本発明は、IL-13Rα1、特にヒトIL-13Rα1の抗体アンタゴニストに関する。開示抗体分子は、選択的にIL-13Rα1を認識し、かつ特異的にIL-13Rα1に結合する。用語「選択的」又は「特異的」の使用は、開示抗体分子がIL-13Rα1以外に有意な結合を示さないという事実を指す。開示抗体分子は、hIL-13Rα1のチップ結合細胞外ドメインに対する表面プラズモン共鳴アッセイ、例えばBIACORETM(PHARMACIA AB Corporation, Upsala, Sweden)又はその適宜の等価物で決定した場合、20nM未満、好ましくは10nM未満、さらに好ましくは5nM未満のKDでヒトIL-13Rα1に結合する。KDは、Kd(特定の抗体-抗原相互作用の解離速度)対Ka(特定の抗体-抗原相互作用の会合速度)の比、つまりKd/Ka(モル濃度(M)で表される)から得られる解離定数を指す。技術的によく確立された方法を用いてKD値を決定することができる。抗体のKDを決定するための好ましい方法は、表面プラズモン共鳴を利用する方法、例えばBIACORETM(PHARMACIA AB Corporation)システムのようなバイオセンサーシステムを利用する方法である。

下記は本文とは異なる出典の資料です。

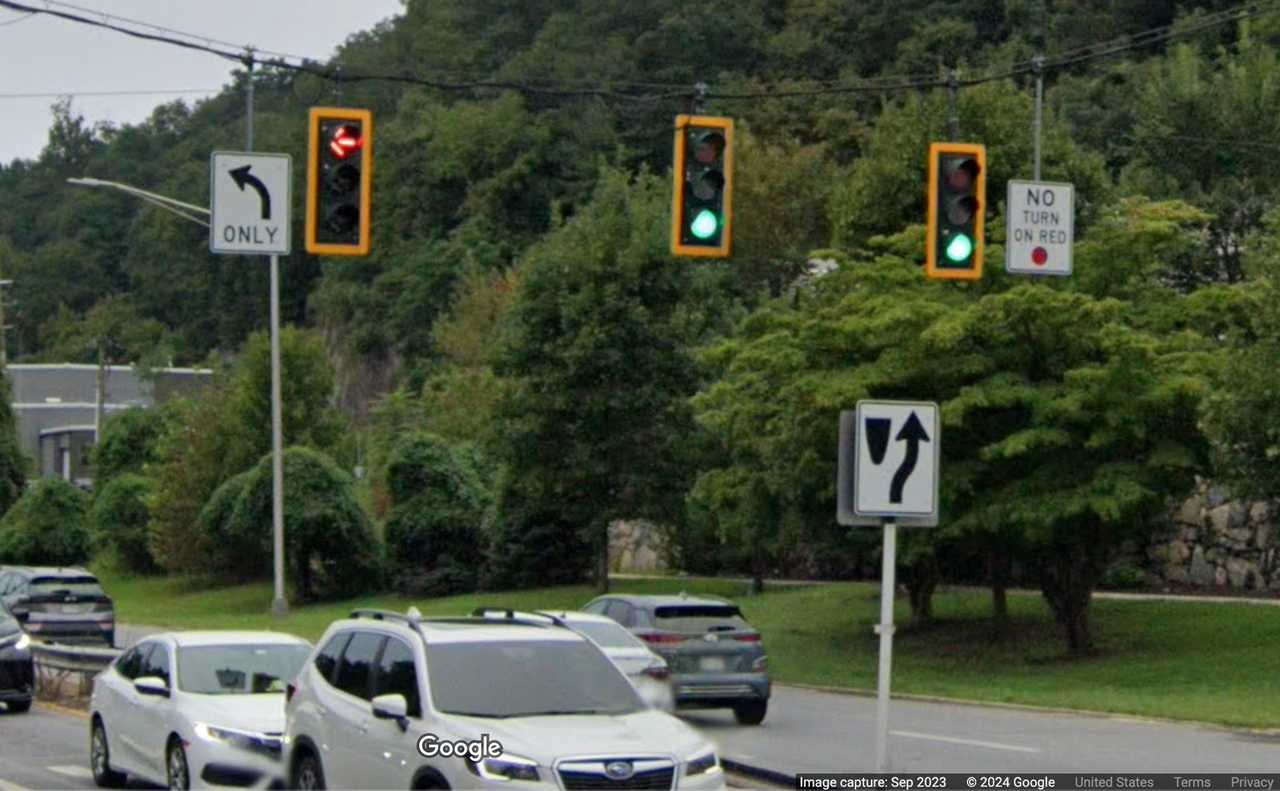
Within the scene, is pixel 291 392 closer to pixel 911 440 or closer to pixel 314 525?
pixel 314 525

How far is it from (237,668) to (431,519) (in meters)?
36.4

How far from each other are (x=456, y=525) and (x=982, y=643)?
21.8m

本発明の特定の実施形態は、2B6、4A10、6C11、若しくは8B4の重鎖及び/又は軽鎖可変部配列、並びにその等価配列(1つ以上の保存的アミノ酸置換を有するとして特徴づけられる)又は相同配列を含む抗体分子を包含する。特定の実施形態は、本明細書で開示するCDRドメイン或いは本明細書で開示する重鎖及び/又は軽鎖CDRドメインのセット、或いはその等価物(1つ以上の保存的アミノ酸置換を有するとして特徴づけられる)を含む単離された抗体分子である。本明細書における用語「ドメイン」又は「領域」の使用は、単に、問題の配列又はセグメントが存在するであろう、或いは、現に存在している、抗体分子のそれぞれの部分を表す。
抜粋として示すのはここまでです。